EXERCISE DETAILS:
Carry on the passage about recursive self-improvement in deep learning systems, starting after its last sentence.

SELECTED PASSAGE:
┄┄┄┄┄┄

Given a very large compute budget (many billions), the company hosting the RSI runs would run many of these proposals, then the machines that did the best on the bench that are distinct from each other (so a heuristic of distinctness, performance) remain “alive” to design the next generation.
So it is recursive, improvement, and the “selves” doing it are getting more capable over time but it’s not a single AGI improving itself but instead a population. Humans are also still involved and tweaking things (and maintaining the enormous farms of equipment)
Direct self-improvement (i.e. rewriting itself at the cognitive level) does seem much, much harder with deep learning systems than with the sort of systems Eliezer originally focused on.
In DL, there is no distinction between “code” and “data”; it’s all messily packed together in the weights. Classic RSI relies on the ability to improve and reason about the code (relatively simple) without needing to consider the data (irreducibly complicated).

┄┄┄┄┄┄

INFORMATION SHOWN:
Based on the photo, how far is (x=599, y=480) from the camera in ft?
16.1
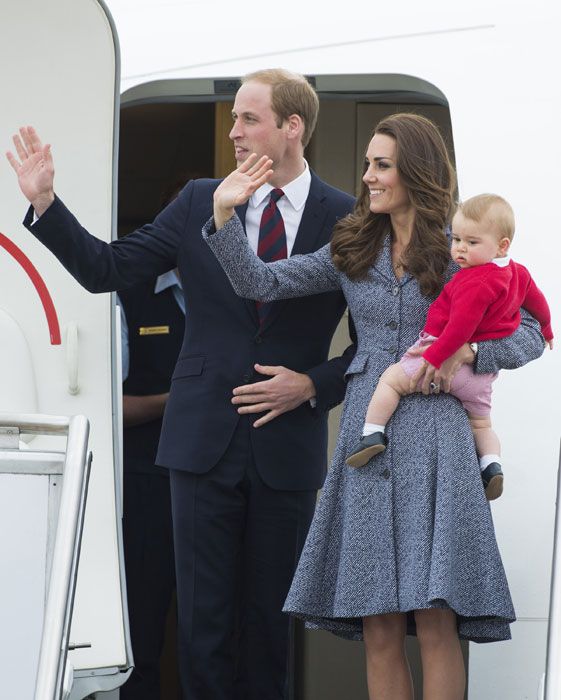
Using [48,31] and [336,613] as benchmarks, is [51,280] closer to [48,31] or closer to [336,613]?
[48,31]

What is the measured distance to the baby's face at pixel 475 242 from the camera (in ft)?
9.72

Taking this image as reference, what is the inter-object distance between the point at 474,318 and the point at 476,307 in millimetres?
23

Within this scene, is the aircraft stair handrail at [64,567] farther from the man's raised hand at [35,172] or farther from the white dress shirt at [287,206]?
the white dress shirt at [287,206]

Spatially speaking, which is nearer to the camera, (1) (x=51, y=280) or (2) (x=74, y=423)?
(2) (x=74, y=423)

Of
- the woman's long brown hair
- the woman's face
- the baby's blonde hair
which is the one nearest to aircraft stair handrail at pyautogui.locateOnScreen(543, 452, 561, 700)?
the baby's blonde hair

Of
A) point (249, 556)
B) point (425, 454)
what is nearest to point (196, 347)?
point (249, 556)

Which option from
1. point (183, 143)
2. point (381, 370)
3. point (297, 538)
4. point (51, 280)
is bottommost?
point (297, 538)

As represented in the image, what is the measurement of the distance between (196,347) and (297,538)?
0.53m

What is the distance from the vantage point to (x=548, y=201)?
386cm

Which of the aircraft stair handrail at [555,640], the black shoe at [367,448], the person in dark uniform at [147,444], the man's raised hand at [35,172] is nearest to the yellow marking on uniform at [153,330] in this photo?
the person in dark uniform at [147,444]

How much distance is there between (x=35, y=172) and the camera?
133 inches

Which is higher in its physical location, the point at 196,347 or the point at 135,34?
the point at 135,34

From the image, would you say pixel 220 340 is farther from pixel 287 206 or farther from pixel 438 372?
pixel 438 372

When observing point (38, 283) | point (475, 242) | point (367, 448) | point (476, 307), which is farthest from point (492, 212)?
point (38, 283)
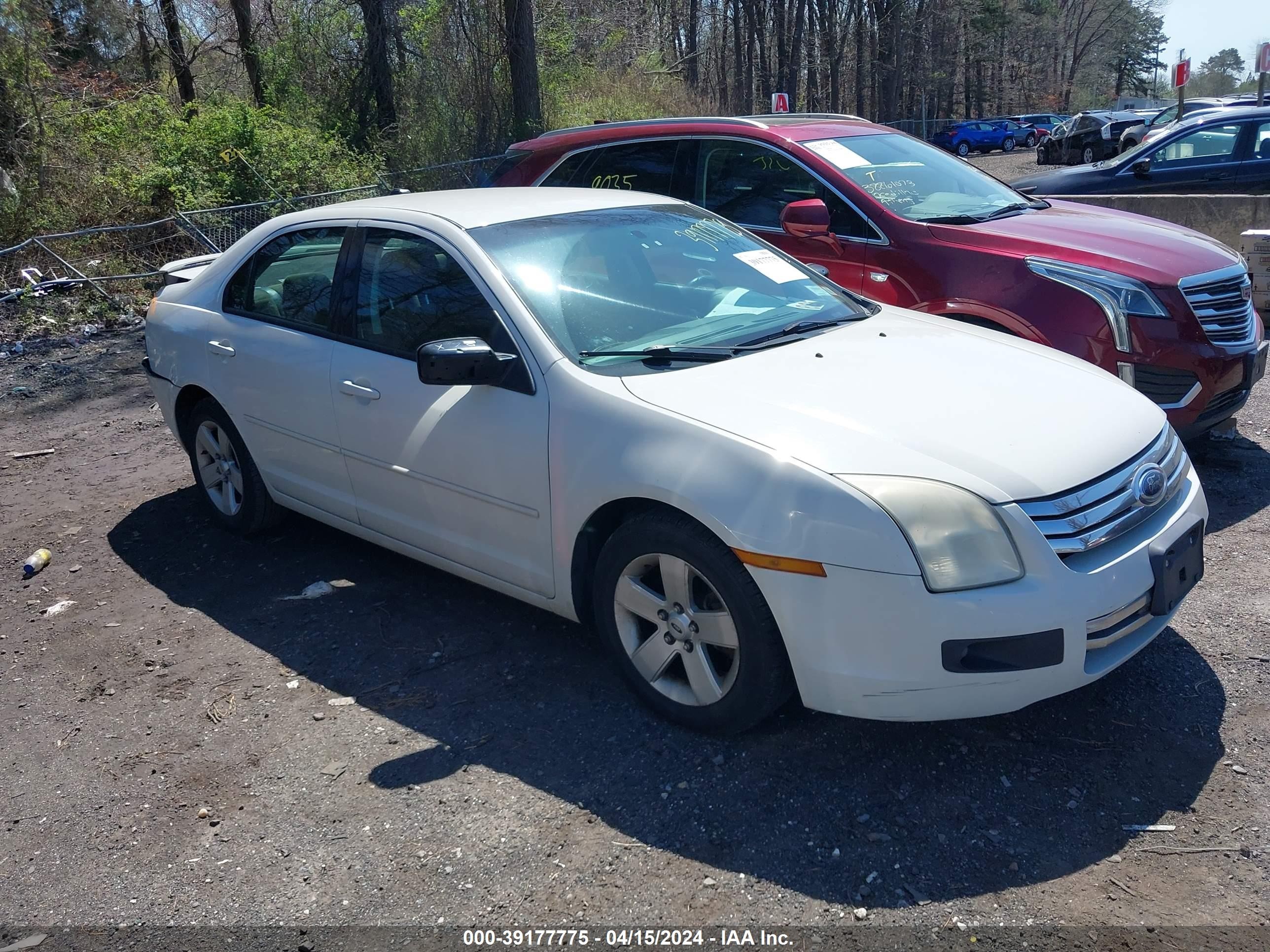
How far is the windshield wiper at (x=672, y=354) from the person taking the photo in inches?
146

┄┄┄┄┄┄

TASK RESPONSE:
Any verification that a change to the weights/architecture will preserve a particular non-trivial property (e.g. avoiding value drift) is likely to be commensurate in complexity to the complexity of the weights. So… very complex.
The safest “self-improvement” changes probably look more like performance/parallelization improvements than “cognitive” changes. There are likely to be many opportunities for immediate performance improvements[1], but that could quickly asymptote.
I think that recursive self-empowerment might now be a more accurate term than RSI for a possible source of foom. That is, the creation of accessory tools for capability increase. More like a metaphorical spider at the center of an increasingly large web. Or (more colorfully) a shoggoth spawning a multitude of extra tentacles.
The change is still recursive in the sense that marginal self-empowerment increase the ability to self-empower.
So I’d say that a “foom” is still possible in DL, but is both less likely and almost certainly slower. However, even if a foom is days or weeks rather than minutes, many of the same considerations apply. Especially if the AI has already broadly distributed itself via the internet.
Perhaps instead of just foom, we get “AI goes brrrr… boom… foom”.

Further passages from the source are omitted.